[author: Brandy Dorris*]

Since its founding in 2004, Facebook has amassed a user base of 2.23 billion active users. Social media sites, such as Facebook, allow individuals to stay connected with friends and family and instantly share content within their network and online communities. Users share personal information, photos, location information, status updates, and more with their social networks never considering who else might have access to the shared content. Unfortunately, it can take an incident like the Cambridge Analytica breach to make people question how secure their online content really is.

In 2018, it was announced that Cambridge Analytica had come to possess personal data for over 50 million Facebook users through cooperation with a psychology professor from Cambridge University, Aleksander Kogan, who in 2014 developed an app that was targeted toward Facebook users. The app – thisisyourdigitallife – provided users with a personality quiz in exchange for access to their personal data and the personal data of the people in their social network. This was all possible due to the early version of Facebook’s Open Graph API which allowed third-party apps created by external developers to access a personal data as long as permission was granted by the user.
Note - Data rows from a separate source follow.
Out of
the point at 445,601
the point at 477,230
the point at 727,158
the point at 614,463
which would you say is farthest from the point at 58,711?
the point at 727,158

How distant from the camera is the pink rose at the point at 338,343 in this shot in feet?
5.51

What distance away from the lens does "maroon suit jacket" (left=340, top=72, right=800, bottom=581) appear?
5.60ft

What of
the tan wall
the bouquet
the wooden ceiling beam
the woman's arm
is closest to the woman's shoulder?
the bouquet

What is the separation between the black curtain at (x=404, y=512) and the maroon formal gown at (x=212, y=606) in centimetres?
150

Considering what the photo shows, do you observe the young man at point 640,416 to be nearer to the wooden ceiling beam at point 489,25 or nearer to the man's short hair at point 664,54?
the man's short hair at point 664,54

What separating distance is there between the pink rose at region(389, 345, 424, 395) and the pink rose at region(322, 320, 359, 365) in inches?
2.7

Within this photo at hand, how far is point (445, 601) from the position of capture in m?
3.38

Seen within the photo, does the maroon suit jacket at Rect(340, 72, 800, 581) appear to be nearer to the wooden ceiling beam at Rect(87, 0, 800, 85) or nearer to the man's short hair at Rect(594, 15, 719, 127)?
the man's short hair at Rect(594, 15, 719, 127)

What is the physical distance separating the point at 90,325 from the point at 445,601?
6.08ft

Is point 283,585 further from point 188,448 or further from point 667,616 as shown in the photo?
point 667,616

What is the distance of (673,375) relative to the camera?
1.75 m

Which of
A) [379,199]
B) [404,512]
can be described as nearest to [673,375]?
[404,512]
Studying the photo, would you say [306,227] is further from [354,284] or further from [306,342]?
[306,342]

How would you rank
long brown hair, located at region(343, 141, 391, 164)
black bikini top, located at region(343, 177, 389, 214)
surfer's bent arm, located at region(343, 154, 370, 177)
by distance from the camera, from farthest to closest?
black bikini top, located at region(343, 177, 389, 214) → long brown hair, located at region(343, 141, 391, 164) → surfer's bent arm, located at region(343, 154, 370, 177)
Unfortunately for Facebook, news of this breach came around the same time as the implementation of the General Data Protection Rules (GDPR) which govern how personal data belonging to citizens of the EU can be collected and processed. Among the key protections of the GDPR is the requirement to obtain affirmative consent from an individual to collect his or her personal data and the limitation for data to be collected only for well-defined purposes. Since the thisisyourdigitallife app allowed users to grant access to their friends’ personal data without their friends’ knowledge or consent it is likely that GDPR could play a role in the investigation into the Cambridge Analytica breach.

The Cambridge Analytica data breach is only one example of how personal data can be collected through social media. While social media sites work to revise their data sharing policies and better secure the information that is posted, it is crucial that users are also doing their part to protect themselves and their networks.

Some of the things a user can do to protect their online privacy include:

• Be selective. Only accept requests to connect from people you actually know and groups you trust to protect your information.
• Manage your privacy and security settings. On Facebook you can manage who is able to view different content by default. For a full guide on managing your privacy and security settings for Facebook, please refer to the Facebook help center.
• Understand what you’re sharing. When using a new app or site for the first time, read the privacy and usage agreement. Do not agree to any agreement that requires you to share your personal information with the app or site creator unless it is a trusted source.
• Never share sensitive information online. Sharing your location, address, phone number, credit card information, social security number, etc. online – even if your security settings are in place to keep them private.
• Be aware of linked accounts. Some social media sites will allow you to link to other sites or your phone to share content across all platforms. An example here is if Facebook is linked to your phone, you could be sharing GPS location data without realizing it.
• Manage your accounts. Enable multi-factor authentication when possible, create complex passwords and change them regularly, and disable or close accounts you no longer use.

*Brandy Dorris is a Senior Encompass Content Analytics Platform (EnCAP) Analyst who specializes in data processing, deduplication and culling.  She is based in Encompass's Nashville office and has worked in electronic discovery for five years.